Review Summary: The only seasonal album you'll need during the coming year.3 of 3 thought this review was well written
For an album that’s just over hour, with seven tracks, all averaging over seven minutes, 50 Words for Snow
gracefully wafts by as if you hadn’t even realised. The realisation of such an album in a tangible form is particularly pertinent given Kate Bush’s well-ripened voice and perceptive lyricism, all of which suit the work’s lace and lining. It ends with “Among Angels” just as serenely to which it began with “Snowflake”, with an assortment of curious wintery-themed topics along the way. Its new-age sonorities caress your ears between Kate’s own haunting piano, Danny Thomson’s lonesome bass lines and the sparse percussion from Steve Gadd. During the interims you’ll listen for the subtleties, the spacious atmosphere, the allusions to snow, reflection, and that’s only the first three tracks. The remainder of them use similar arrangements, only punctuated by the inclusion of familiar synthesisers and guitar.
But before you begin to think this is missing the whim of her pen underneath dense melodies and other devices, she reminds us that her lyrics are still curiously engaging. One example is the relatively upbeat title track, which she claims is driven by the myth that Eskimos have their own 50 words for snow. Here she shows us that she has her own collection. During the song's course, guest Stephen Fry dishes out the 50 expressions one by one, stopping momentarily for Kate’s wailing chorus citing where he’s up to: “C’mon Joe you’ve got 44 to go” she repeatedly cries, to which he then continues. Some of the terms are mildly comical (“bad for trains” / “sorbet-deluge”
), while others are unashamedly abstract (“boomerangablanca” / “spangladasha”
), the 50th word being just “snow”
itself. It all proves that Kate’s humorous endeavours are still present. Amid the stark musical contrast, you perhaps wouldn’t have realised if it weren’t for Fry’s playful warmth.
An enthusiasm for lyrical exploration is an element she’s always has thrived in; after all, she’s earlier sung about a nuclear fallout experience of an unborn child, the digits of Pi, and almost everything in between -- a more light hearted love-tale about a melting snowman (“Misty”) and the aforementioned 50 expressions for snow are really just some icing on the cake. They give air to what would otherwise be fairly sombre music, breathing life into the album’s otherworldly uncertainties.
There are equally as many more poignant topics at hand. “Snowflake” uses blanketing snow to symbolise the silencing of a loud and busy world, with one snowflake in particular driving a sense of intimacy with its seeker. “Now I’m falling / look up you will see me”

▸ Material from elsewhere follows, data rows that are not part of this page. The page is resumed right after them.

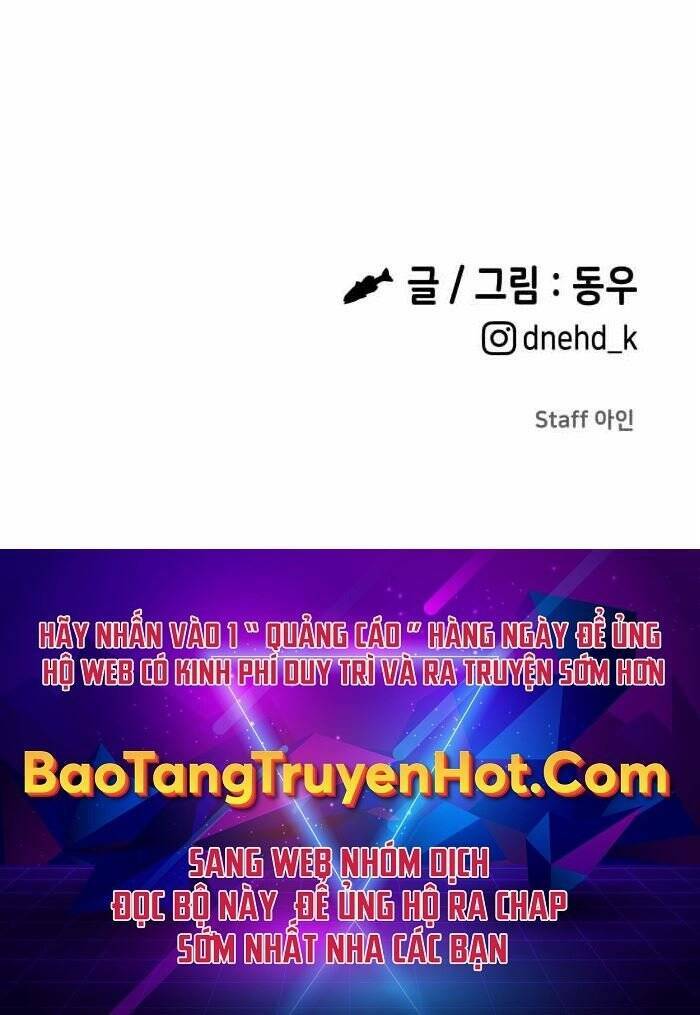 Chương 16 - Trang 59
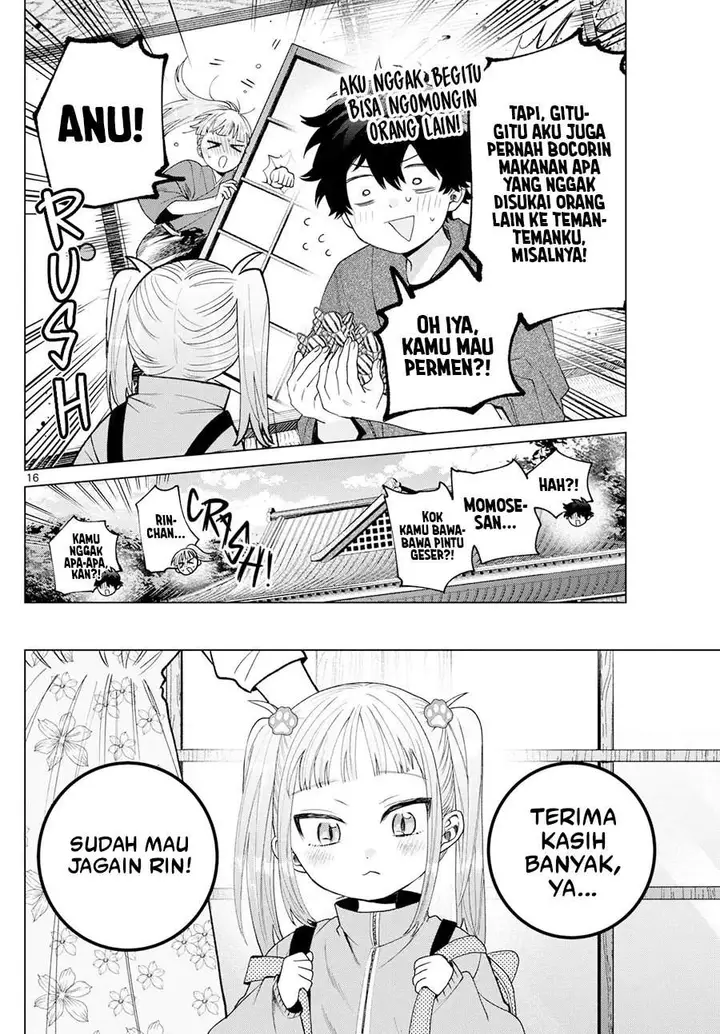image-komik-momose-akira-no-hatsukoi-hatan-chuu-chapter-34-15/17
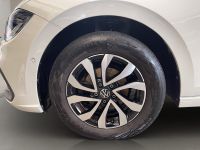 Volkswagen Polo - Vorschau Bild 7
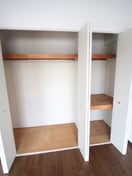 収納 ミレニアム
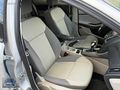 OTOMATİK VİTES FORD FOCUS STYLE KREDİ KARTINA TAKSİT İMKANI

is softly claimed by her son, Albert, among a lingering piano. Kate replies gently with “The world is so loud, keep falling, I’ll find you”
. Then there is the potent duet “Snowed In At Wheeler Street”, featuring Elton John
. The song expresses a couple’s misplaced love, their reunion, and their desire the never fall apart, penning the significant years 1942 and 2001 along the way through verse. Together they dance gracefully along the lines of “I don’t want to lose you”
, marking the album’s most powerful moment.
Evidently, she’s recruited a variety of male performers to swap lines with; in each case they’ve worked perfectly. And as each section unfurls you get the sense that Kate is utterly at home with her music, unlike the wobbly rewrites from earlier this year. She sounds as comfortable with ambience as she ever has before, embracing its every possibility, and proving her quirky flair is omnipresent through welcoming lyricism; coupled together they work almost every time. Even though for some it may take a few listens to fully appreciate, 50 Words for Snow
is easily one of this year’s most attractive albums that works effectively as background music, or as a diversion from busy life.